**DESCRIPTION OF THE TASK**
In the passage on entrepreneurship education, condense the paragraph beginning "While it is generally accepted" into a short bulleted list that keeps its main points.

This paper offers some empirical evidence that suggests a need for a holistic approach to decision-making regarding presentational options on the part of those attempting to facilitate entrepreneurship education. The paper discusses the findings of research which addressed approaches to learning revealed by entrepreneurship students undertaking elective classes within an established Scottish university and highlights some important issues for those attempting to facilitate entrepreneurship education.

While it is generally accepted that the provision of entrepreneurship education is of value in higher education, there remains some uncertainty regarding the nature of provision that we should seek to offer. Despite a level of consensus that the development of entrepreneurial knowledge and skills should be a general aim of such provision there remains some ambiguity regarding the level to which we should educate about, or train for entrepreneurship and indeed how best this might be done. We may debate the advantages and disadvantages involved at length, but if we do not take into account the approaches of the learners involved we run the risk of having a mismatch in expectations and a misfit in relation to provision.

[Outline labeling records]
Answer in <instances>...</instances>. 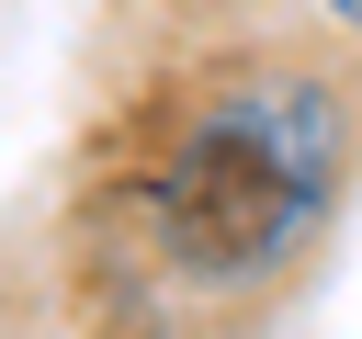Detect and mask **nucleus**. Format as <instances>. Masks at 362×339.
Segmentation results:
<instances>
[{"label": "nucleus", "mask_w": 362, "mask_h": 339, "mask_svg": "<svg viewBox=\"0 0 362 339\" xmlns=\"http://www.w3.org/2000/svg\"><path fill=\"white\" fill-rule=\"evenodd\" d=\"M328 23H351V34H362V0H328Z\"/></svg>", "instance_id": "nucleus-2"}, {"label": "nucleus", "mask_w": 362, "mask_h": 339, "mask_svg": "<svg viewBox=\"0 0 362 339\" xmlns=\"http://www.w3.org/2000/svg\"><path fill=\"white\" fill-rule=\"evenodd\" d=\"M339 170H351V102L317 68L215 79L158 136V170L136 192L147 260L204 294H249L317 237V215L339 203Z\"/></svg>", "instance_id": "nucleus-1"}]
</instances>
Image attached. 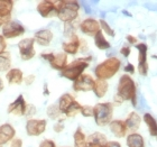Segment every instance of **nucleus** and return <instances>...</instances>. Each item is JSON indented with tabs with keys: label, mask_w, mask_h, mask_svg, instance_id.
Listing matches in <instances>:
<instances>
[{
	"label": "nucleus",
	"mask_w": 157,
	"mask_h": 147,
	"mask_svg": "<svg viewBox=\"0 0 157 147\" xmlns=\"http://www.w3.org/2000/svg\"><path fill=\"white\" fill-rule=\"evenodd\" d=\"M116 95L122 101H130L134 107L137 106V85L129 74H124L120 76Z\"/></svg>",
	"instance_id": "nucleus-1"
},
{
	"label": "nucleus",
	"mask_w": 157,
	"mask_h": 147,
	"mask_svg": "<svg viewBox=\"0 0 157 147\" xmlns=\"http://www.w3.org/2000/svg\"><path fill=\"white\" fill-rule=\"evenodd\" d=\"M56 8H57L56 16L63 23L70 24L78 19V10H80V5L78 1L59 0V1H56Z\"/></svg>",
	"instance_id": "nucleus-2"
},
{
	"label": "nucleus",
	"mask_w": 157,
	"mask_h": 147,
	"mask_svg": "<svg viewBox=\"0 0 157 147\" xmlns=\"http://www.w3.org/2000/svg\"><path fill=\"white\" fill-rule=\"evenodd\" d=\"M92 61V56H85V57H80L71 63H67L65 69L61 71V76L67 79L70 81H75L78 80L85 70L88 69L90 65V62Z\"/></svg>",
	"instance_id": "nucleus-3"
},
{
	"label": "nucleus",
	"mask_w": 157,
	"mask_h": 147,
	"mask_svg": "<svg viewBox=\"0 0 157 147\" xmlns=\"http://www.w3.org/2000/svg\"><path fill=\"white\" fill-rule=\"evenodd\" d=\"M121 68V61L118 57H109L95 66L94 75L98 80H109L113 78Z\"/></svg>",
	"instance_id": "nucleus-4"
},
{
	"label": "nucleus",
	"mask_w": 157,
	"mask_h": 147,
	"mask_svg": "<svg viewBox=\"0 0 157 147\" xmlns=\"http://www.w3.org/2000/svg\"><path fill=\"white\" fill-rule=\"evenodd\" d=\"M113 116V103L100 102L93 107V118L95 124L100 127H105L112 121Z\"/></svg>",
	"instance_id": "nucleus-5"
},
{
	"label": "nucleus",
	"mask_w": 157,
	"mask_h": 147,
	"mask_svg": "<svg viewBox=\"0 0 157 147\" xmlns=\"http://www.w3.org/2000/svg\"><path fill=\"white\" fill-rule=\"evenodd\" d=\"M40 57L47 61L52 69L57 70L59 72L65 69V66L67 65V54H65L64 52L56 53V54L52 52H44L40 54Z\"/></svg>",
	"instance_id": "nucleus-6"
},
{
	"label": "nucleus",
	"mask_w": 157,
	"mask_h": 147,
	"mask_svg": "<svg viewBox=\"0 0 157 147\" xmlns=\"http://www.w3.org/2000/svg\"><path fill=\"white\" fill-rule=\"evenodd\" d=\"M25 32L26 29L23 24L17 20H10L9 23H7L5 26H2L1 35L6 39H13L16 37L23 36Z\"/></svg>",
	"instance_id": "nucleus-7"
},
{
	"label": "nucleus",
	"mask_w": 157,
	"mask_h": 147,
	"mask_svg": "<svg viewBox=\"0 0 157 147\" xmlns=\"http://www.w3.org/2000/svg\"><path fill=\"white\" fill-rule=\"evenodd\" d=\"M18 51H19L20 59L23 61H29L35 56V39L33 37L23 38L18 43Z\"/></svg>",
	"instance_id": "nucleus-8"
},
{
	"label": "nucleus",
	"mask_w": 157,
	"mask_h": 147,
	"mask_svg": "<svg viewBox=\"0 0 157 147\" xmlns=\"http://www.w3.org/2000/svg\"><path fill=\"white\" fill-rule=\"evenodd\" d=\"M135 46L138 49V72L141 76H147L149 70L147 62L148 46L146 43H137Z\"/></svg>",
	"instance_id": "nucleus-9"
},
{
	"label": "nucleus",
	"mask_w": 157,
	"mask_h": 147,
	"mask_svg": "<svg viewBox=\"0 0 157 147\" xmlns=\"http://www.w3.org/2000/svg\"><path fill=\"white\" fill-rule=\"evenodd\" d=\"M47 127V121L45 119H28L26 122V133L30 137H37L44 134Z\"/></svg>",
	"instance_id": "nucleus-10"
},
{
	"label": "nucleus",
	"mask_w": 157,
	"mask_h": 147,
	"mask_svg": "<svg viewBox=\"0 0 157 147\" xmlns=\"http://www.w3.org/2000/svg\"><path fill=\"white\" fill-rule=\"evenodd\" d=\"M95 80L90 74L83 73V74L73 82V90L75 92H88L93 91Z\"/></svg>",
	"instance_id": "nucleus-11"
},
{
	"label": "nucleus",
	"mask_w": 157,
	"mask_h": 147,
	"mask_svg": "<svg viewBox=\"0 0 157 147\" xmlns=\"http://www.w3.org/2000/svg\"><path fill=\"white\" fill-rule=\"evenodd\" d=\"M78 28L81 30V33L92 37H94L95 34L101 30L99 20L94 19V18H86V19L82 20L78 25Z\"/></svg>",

**TASK SOLUTION**
- Entrepreneurship education is generally accepted as valuable in higher education, but it is still unclear what kind of provision should be offered.
- There is some agreement that the general aim should be developing entrepreneurial knowledge and skills.
- It remains ambiguous how far to educate about entrepreneurship versus train for it, and how best to do either.
- If learners' approaches are not taken into account, expectations may not match and provision may not fit.